Historic house in New York, United States

Gov. Reuben Fenton Mansion, also known as Walnut Grove, is a historic home located at Jamestown in Chautauqua County, New York, United States. It is an Italian Villa style residence built in 1863. The home features a four-story tower. It was the home of Reuben Fenton (1819–1885). In 1919, the city of Jamestown acquired the property as a Soldiers and Sailors Memorial. During World War II it was used as a recruitment center. After being abandoned for many decades the city had plans to tear it down, however, a society was formed to help save the building. It has been home to the Fenton History Center since 1964 and is now used as a museum dedicated to the local history of Chautauqua county.

It was listed on the National Register of Historic Places in 1972.

It became a Blue Star museum in 2022.

==History==

===Residence===
The Fenton mansion was built 1863 for Reuben Fenton and his family. It was occupied until his wife Elizabeth Scudder Fenton's death in 1901.

===War memorial===
The property was vacant for many years before the city bought the house in 1919 for $35,000 to use as a war memorial for soldiers and sailors. Veterans associations began to occupy the building. During World War II, the building was used as a recruitment center for young soldiers.
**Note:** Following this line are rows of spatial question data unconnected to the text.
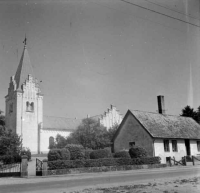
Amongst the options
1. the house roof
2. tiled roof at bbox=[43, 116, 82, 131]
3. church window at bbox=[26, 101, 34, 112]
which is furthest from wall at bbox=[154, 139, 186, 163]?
church window at bbox=[26, 101, 34, 112]

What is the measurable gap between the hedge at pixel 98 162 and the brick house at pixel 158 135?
4.64 meters

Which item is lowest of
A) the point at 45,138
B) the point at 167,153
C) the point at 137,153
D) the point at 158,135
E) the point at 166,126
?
the point at 167,153

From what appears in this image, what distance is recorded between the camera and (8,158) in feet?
96.2

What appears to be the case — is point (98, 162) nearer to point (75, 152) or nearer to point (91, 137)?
point (75, 152)

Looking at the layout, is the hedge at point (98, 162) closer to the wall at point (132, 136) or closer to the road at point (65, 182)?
the road at point (65, 182)

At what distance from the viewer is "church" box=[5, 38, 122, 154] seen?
61.4 metres

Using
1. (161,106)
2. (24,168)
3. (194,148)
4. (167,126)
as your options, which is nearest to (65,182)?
(24,168)

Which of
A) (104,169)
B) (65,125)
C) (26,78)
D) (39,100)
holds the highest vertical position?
(26,78)

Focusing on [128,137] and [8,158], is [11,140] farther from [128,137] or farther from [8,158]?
[128,137]

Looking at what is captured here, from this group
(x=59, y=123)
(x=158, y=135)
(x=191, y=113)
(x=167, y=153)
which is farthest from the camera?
(x=59, y=123)

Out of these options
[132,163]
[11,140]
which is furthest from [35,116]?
[132,163]

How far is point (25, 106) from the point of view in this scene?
63.1 m

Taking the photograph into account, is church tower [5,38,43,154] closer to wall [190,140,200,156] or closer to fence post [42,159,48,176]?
wall [190,140,200,156]

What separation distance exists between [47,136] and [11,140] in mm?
30763
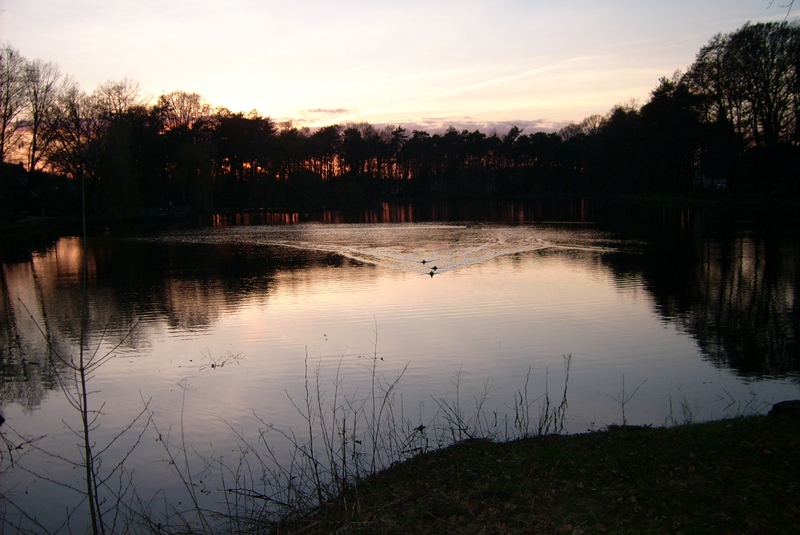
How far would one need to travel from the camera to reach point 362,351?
11953 mm

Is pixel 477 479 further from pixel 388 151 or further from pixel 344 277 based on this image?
pixel 388 151

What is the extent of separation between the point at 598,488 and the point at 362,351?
6921 millimetres

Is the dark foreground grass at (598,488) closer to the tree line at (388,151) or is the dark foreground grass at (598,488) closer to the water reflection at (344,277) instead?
the water reflection at (344,277)

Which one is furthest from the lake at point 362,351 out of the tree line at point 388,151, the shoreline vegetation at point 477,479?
the tree line at point 388,151

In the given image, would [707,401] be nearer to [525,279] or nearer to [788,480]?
A: [788,480]

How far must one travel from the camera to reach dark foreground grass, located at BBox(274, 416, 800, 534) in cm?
489

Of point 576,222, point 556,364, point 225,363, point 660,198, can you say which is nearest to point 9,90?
point 576,222

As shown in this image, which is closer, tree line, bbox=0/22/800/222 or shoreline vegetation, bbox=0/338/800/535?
shoreline vegetation, bbox=0/338/800/535

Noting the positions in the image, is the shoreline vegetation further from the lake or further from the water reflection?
the water reflection

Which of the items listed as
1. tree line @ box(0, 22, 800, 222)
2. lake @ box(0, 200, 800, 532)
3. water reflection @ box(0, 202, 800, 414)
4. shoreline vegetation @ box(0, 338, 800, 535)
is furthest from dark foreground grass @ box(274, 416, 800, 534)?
tree line @ box(0, 22, 800, 222)

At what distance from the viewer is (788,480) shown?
17.4ft

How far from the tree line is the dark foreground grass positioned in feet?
83.6

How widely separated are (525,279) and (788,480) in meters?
15.0

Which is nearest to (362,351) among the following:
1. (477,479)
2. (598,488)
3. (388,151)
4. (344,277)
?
(477,479)
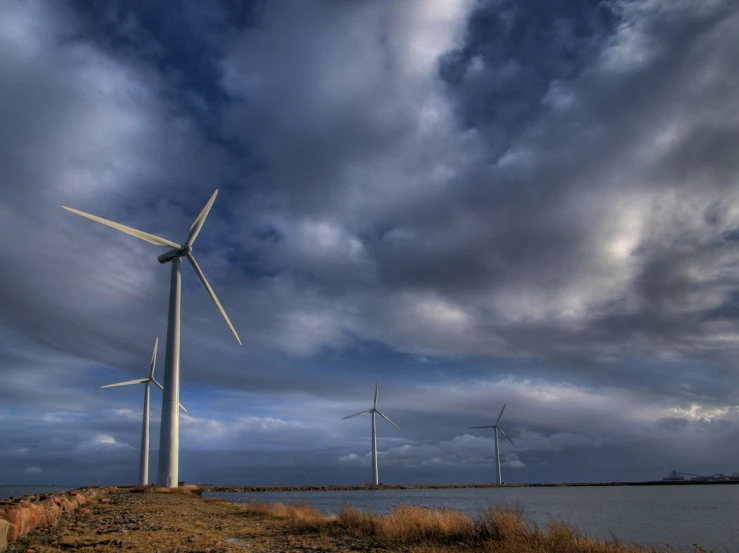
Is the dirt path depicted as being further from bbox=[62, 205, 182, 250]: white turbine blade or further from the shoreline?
bbox=[62, 205, 182, 250]: white turbine blade

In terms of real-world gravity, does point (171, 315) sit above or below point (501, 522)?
above

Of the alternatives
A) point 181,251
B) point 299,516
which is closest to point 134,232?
point 181,251

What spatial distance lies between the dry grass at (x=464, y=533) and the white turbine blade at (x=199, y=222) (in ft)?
152

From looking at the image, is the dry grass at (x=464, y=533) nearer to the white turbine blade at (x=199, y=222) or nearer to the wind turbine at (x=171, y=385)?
the wind turbine at (x=171, y=385)

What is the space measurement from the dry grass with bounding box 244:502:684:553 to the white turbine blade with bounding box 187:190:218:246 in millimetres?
46202

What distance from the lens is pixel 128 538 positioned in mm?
20078

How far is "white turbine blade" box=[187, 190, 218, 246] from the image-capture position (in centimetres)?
6788

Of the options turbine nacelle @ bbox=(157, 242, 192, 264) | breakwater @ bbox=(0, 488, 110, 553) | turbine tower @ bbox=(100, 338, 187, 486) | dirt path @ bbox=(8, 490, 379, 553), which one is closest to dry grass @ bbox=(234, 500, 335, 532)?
dirt path @ bbox=(8, 490, 379, 553)

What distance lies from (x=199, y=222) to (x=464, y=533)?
56.4m

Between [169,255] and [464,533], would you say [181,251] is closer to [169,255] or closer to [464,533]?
[169,255]

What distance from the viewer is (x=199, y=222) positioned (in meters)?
70.2

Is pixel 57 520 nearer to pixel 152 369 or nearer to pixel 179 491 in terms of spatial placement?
pixel 179 491

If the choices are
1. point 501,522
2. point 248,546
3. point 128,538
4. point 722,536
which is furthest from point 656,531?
point 128,538

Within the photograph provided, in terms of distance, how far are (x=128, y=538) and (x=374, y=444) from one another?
15191 centimetres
It was known as the "last chapter of the Grand Army of the Republic". The mansion was also home to a local chapter of the Grand Army of the Republic as well as the national headquarters until the last Civil War veteran died in 1956.

===Historical society===
In the early 1960s, the building was abandoned. There were plans to tear down the house in conjunction with the new route route 60 was going to take through Jamestown. While plans were being made to tear down the building, mayor William D. Whitehead appointed Stanley A. Weeks to look into other possible uses for the mansion. Weeks would later become the first life member.

In 1962, the mayor of Jamestown formed a committee to determine what to do with the property and it was decided to establish a historical society and museum, with the goal of preserving and restoring the Fenton Mansion.
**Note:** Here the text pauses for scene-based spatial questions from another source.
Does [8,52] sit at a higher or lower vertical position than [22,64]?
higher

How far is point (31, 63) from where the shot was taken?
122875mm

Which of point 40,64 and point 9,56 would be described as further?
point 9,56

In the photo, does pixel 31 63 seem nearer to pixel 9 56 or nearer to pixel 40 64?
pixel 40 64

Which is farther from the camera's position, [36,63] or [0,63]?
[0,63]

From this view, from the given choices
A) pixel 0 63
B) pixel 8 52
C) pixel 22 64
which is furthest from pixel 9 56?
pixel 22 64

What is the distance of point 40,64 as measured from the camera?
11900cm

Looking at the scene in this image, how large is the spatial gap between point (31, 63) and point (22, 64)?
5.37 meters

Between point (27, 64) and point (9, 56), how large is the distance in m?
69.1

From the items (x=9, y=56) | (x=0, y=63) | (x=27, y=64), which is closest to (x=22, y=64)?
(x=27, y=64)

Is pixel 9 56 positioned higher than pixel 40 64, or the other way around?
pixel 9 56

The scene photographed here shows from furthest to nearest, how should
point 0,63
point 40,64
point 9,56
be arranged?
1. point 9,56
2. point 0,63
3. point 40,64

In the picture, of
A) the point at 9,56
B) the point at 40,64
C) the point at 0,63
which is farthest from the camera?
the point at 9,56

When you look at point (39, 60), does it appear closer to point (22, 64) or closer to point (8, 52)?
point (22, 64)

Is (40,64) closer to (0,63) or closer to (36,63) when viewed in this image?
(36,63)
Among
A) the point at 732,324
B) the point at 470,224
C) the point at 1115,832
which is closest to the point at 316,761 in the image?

The Fenton Historical Society was established on May 22, 1963 and the mansion was converted into a museum. Mary Torrance was the original president, Harry Rose was the first vice president, William Reynolds was the second vice president, Sybill McFadden was the secretary and Bert Hough was the treasurer. In 2013, the adjacent William Hall House was purchased to use as for archives and a research library.

== Archaeology ==
The grounds around the Fenton, also known as Walnut Grove Park, have been the location of a historical archaeology site. The dig started in 2012 and has the goal of uncovering many of the original historical structures that surrounded the Fenton mansion.

Some of these structures included the barn, carriage house, and servants' quarters. It was discovered that the barn was actually torn down and a greenhouse was built on the same location.

The dig is ongoing, and is coordinated by Dr. Thomas Greer.